-------- Selection

Getting a DataFrame is really helpful because pandas automatically provides type coercion in the DF construction (a text field column that stores numbers -> floats)

Update fields for existing records

Add new records on the fly

!bash
$ curl -X POST https://redcap.vanderbilt.edu/api/ \
    -d token=XXX \
    -d content=record \
    -d format=csv \
    -d data="participant_id,new_data\n1,hooray"

!python
project.import_records([{'participant_id': '1', 'new_data': 'hooray'}])
# Or upload many records at once
from my_module import modify_records
data = project.export_records()
modified = modify_records(data)
response = project.import_records(modified)
assert response['count'] == len(modified)  # Just to make sure

API: What can it do for you?

----------------
-------- Data entries

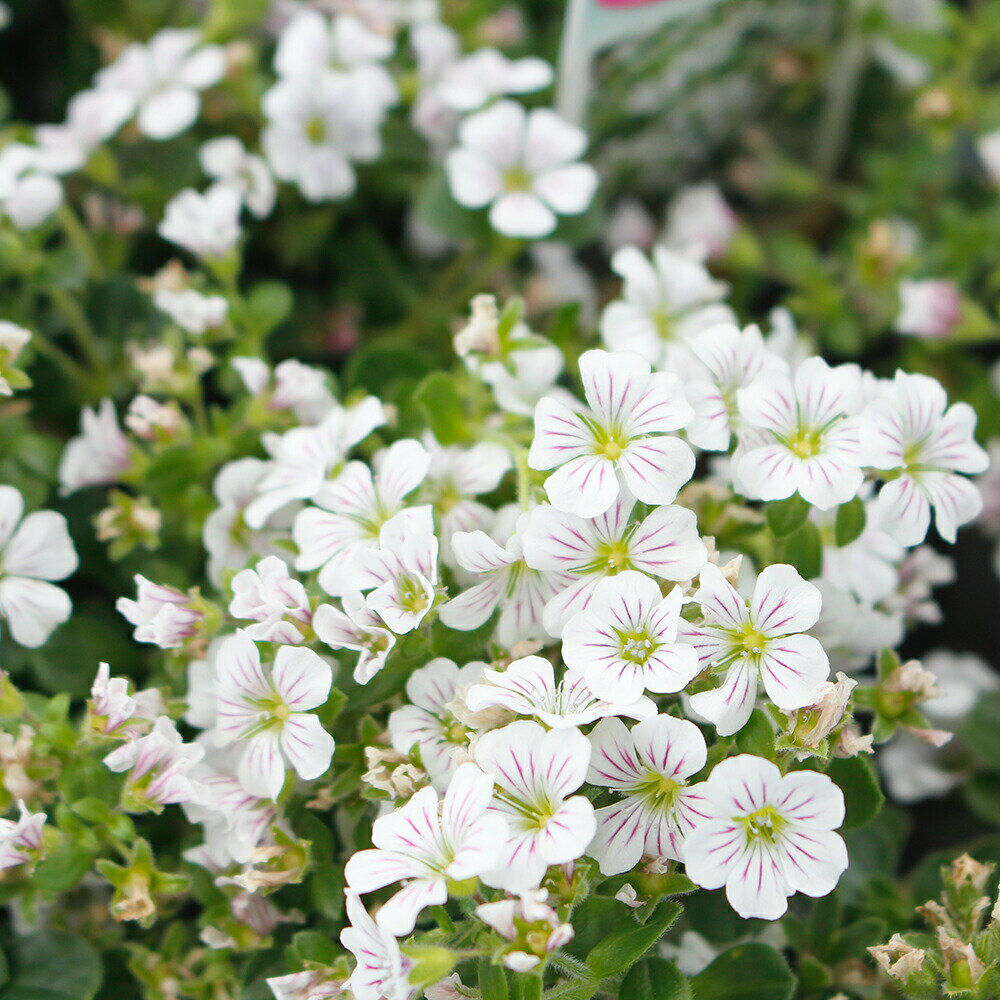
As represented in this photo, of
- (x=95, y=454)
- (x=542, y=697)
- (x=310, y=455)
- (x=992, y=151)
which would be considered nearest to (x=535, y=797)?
(x=542, y=697)

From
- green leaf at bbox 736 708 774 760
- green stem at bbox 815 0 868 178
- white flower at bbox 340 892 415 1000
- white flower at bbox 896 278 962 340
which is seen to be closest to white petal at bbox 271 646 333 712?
white flower at bbox 340 892 415 1000

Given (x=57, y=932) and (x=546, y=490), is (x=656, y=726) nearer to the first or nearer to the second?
(x=546, y=490)

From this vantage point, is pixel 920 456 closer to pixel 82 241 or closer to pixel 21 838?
pixel 21 838

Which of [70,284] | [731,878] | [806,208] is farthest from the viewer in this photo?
[806,208]

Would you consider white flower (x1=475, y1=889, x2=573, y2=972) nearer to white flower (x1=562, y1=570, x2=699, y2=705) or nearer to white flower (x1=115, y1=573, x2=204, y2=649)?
white flower (x1=562, y1=570, x2=699, y2=705)

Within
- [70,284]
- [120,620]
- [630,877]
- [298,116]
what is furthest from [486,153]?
[630,877]
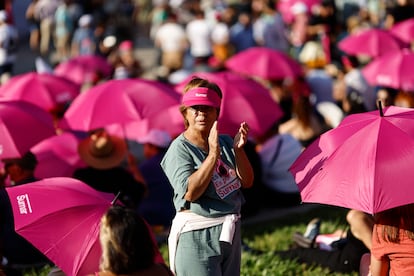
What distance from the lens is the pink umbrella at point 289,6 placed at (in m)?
19.0

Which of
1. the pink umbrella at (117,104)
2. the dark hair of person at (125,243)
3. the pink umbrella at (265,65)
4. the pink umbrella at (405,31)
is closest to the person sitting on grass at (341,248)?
the pink umbrella at (117,104)

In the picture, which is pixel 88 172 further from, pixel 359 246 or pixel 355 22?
pixel 355 22

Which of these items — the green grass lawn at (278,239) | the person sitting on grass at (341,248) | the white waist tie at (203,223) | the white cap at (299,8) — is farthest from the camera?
the white cap at (299,8)

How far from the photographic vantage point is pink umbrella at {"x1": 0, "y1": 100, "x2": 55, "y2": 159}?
7.55 meters

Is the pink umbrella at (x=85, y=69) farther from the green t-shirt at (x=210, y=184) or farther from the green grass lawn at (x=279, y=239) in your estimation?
the green t-shirt at (x=210, y=184)

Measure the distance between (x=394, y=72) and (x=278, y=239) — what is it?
325cm

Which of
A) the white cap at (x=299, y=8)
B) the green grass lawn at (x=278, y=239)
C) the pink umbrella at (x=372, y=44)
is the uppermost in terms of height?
the pink umbrella at (x=372, y=44)

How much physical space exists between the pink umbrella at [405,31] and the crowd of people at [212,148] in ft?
Result: 2.76

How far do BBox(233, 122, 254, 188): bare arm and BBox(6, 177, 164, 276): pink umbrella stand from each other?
0.83 m

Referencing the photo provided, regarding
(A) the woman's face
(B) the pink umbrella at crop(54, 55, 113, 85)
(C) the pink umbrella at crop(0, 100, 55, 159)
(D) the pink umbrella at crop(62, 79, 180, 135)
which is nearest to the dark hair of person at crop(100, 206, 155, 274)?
(A) the woman's face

----------------

- **Given exercise 1**:
In the API excerpt, list every parameter name that the curl command passes with a -d flag.
- **Given exercise 2**:
Reproduce the API excerpt verbatim between "# Or upload" and "do for you?", inclusive.
- **Given exercise 3**:
Carry on the API excerpt from its final line onward.
The rows are separate material, unrelated to the API excerpt.

- **Exercise result 1**:
token, content, format, data

- **Exercise result 2**:
# Or upload many records at once
from my_module import modify_records
data = project.export_records()
modified = modify_records(data)
response = project.import_records(modified)
assert response['count'] == len(modified)  # Just to make sure

API: What can it do for you?

- **Exercise result 3**:
Export, Import and Delete Files

Presenter Notes

Download

!bash
$ curl -X POST https://redcap.vanderbilt.edu/api/
    -d token=XXX \
    -d returnFormat=json \
    -d content=file \
    -d action=export \
    -d record=1 \
    -d field=file > exported_file.txt

!python
content, headers = project.export_file(record='1', field='file')
# write out a new file using the filename as stored in REDCap
with open(headers['name'], 'w') as f:
    f.write(content)

Importing

!bash
$ curl -X POST https://redcap.vanderbilt.edu/api/
    -d token=XXX \
    -d returnFormat=json \
    -d content=file \
    -d action=import \
    -d record=1 \
    -d field=file \
    -d file=@localfile.txt


!python
local_fname = 'to_upload.pdf'
with open(local_fname, 'rb') as fobj:
    response = project.import_file(record='1', field='file',
                                   fname=local_fname, fobj=fobj)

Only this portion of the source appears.